The plaintiffs’ theory, which the district court accepted, was that the manufacturers were “forced” to do so because of BRU’s market power in the retailing of baby products. But that is hardly plausible. Each of the products on which BRU sought RPM is, or easily could be, sold by discount retailers like Walmart, Target, and Kmart. While there are currently fewer than 270 Babies-R-Us stores in the United States, Walmart alone boasts 4,300 domestic outlets. The claim that BRU’s allegedly put-upon manufacturers would be unable to get their products to consumers absent BRU’s cooperation is simply incredible.
A far more plausible theory is that the manufacturers at issue gave in to BRU’s demands because they wanted their products to bear the prestige that comes from being sold at a trendy Babies-R-Us store. That “prestige stamp” is a service that BRU provides — a service that is conferred at considerable expense and that can be easily appropriated by low-cost dealers like Internet retailers.
It thus makes perfect sense that BRU would try to protect itself from no-frills dealers seeking to free-ride off its costly prestige stamp and that the manufacturers at issue would give in to BRU’s demands, expecting that the value-increase in their products resulting from the BRU prestige stamp would offset the higher price occasioned by the requested RPM and would enhance total output. This output-enhancing theory is significantly more plausible than the competing theory that the manufacturers were forced to give into a relatively small retail chain’s demands because of its market power in retailing.

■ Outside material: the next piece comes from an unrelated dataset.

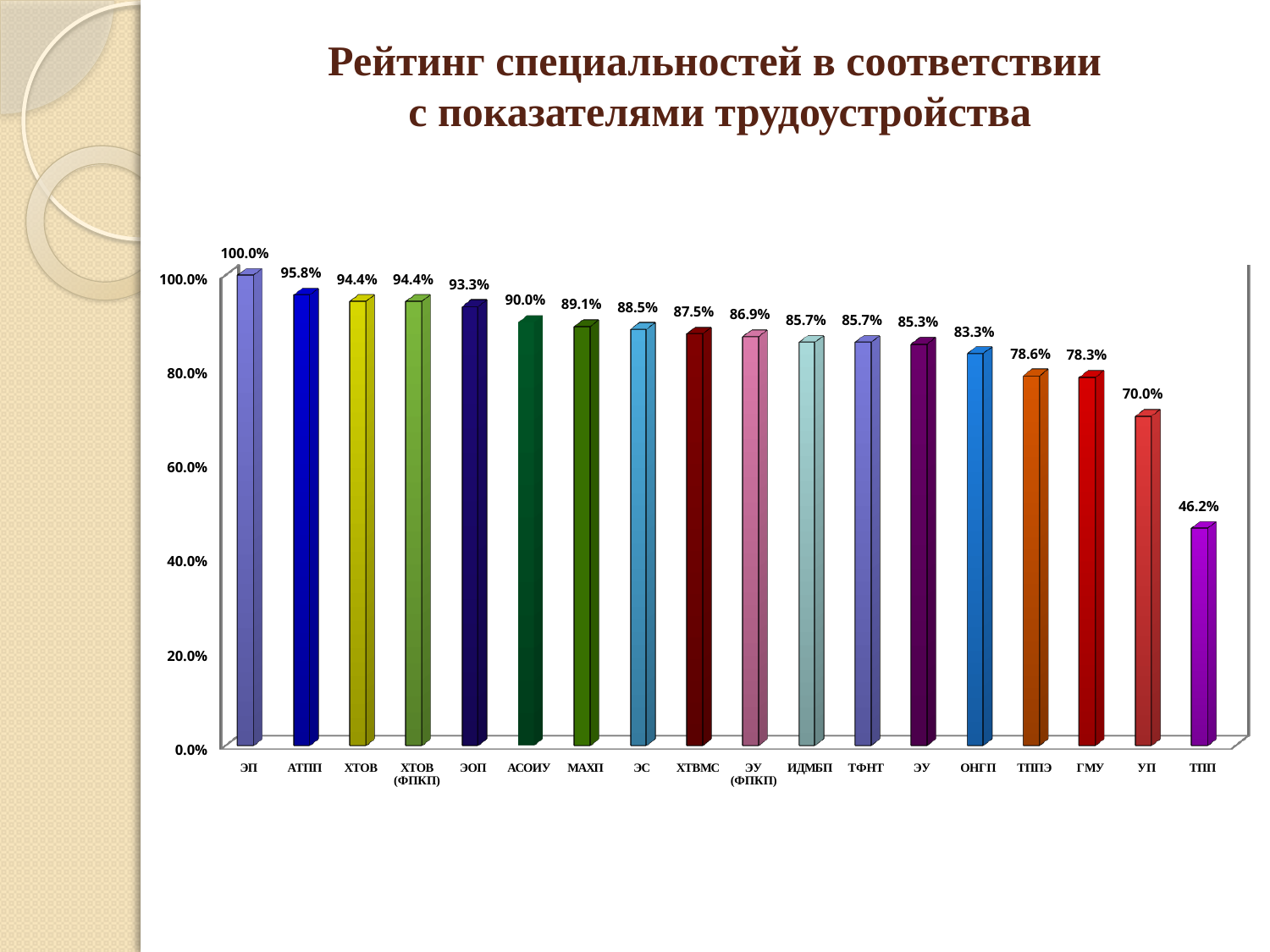
What kind of chart is shown on the slide? bar chart Which category has the highest value? ЭП Which category has the lowest value? ТПП What is the difference between the values for ЭП and ТПП? 53.8% What is the value for ОНГП? 83.3% Do the values rise or fall from left to right along the x axis? fall What is the value for АТПП? 95.8% What is the value for ТПП? 46.2% Is the value for ТПП greater or less than 60.0%? less Which is larger, the value for АСОИУ or the value for УП? АСОИУ How many categories are shown on the x axis? 18 What is the difference between the values for ТППЭ and ГМУ? 0.3%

If the FTC does decide to bring its own case against BRU, it will probably advocate the same “illegal if retailer-initiated” rule it set forth in its Nine West order. Judicial adoption of such a rule would be unfortunate. The identity of RPM’s instigator (retailer or manufacturer) says nothing about the RPM’s dominant rationale (to facilitate retailer collusion or to protect manufacturer and retailer interests in avoiding free-riding), and the fact that an instance of RPM was retailer-initiated by no means suggests that it was imposed for an illicit purpose.